#### [WHAT YOU HAVE TO DO]
Repeat each of these lines back word for word, but leave out the pictures.

(MATERIAL PROVIDED)

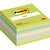 Memoblok Post-it 2028 76x76mm kubus assorti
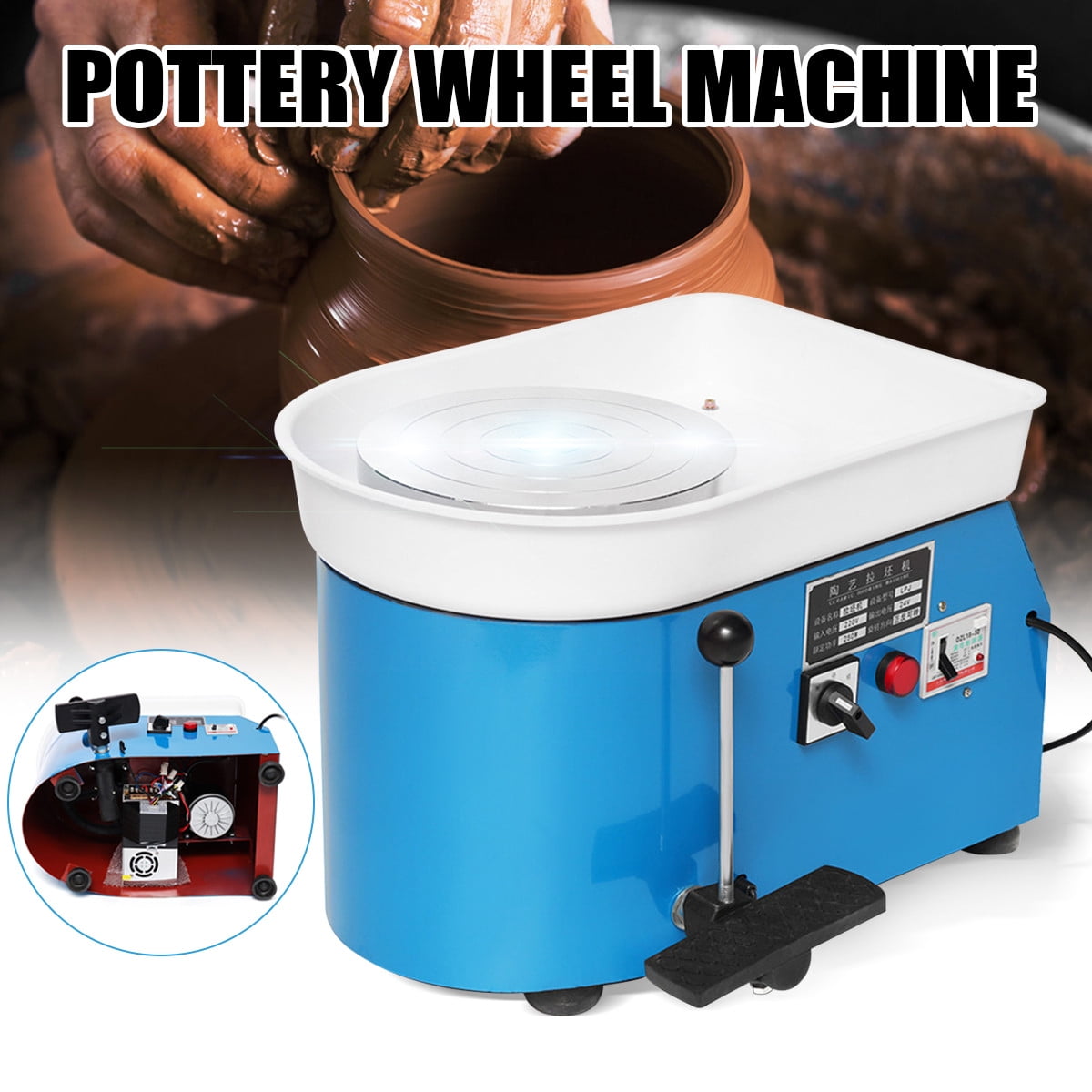 easy spin pottery wheel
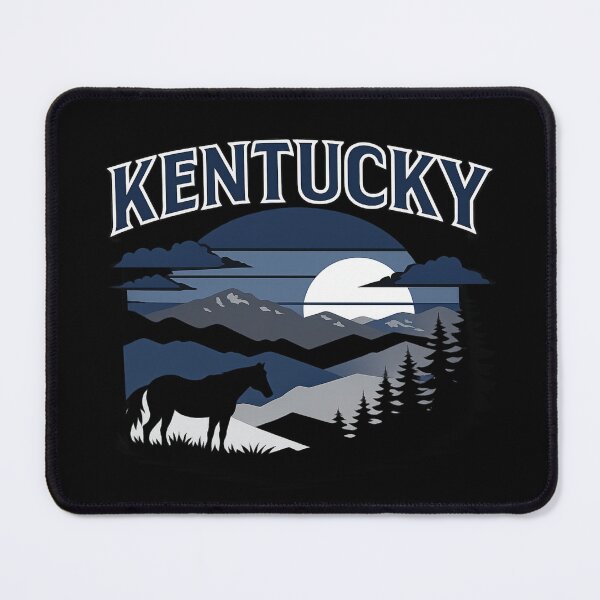 Item preview, Kentucky Hiking Nostalgic designed and sold by MojaveTradePost.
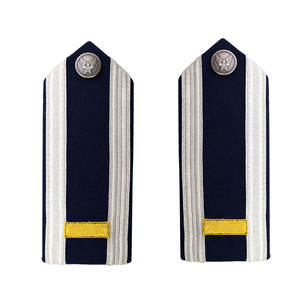 Épaulettes de cérémonie pour uniforme masculin US GENERAL'S, fabriquées par QUICK WAY INDUSTRIES - Product Image 5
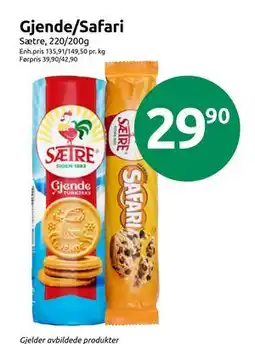 Joker Gjende/Safari tilbud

(End MATERIAL PROVIDED)

#### [WRITTEN ANSWER]
 Memoblok Post-it 2028 76x76mm kubus assorti
 easy spin pottery wheel
 Item preview, Kentucky Hiking Nostalgic designed and sold by MojaveTradePost.
 Épaulettes de cérémonie pour uniforme masculin US GENERAL'S, fabriquées par QUICK WAY INDUSTRIES - Product Image 5
 Joker Gjende/Safari tilbud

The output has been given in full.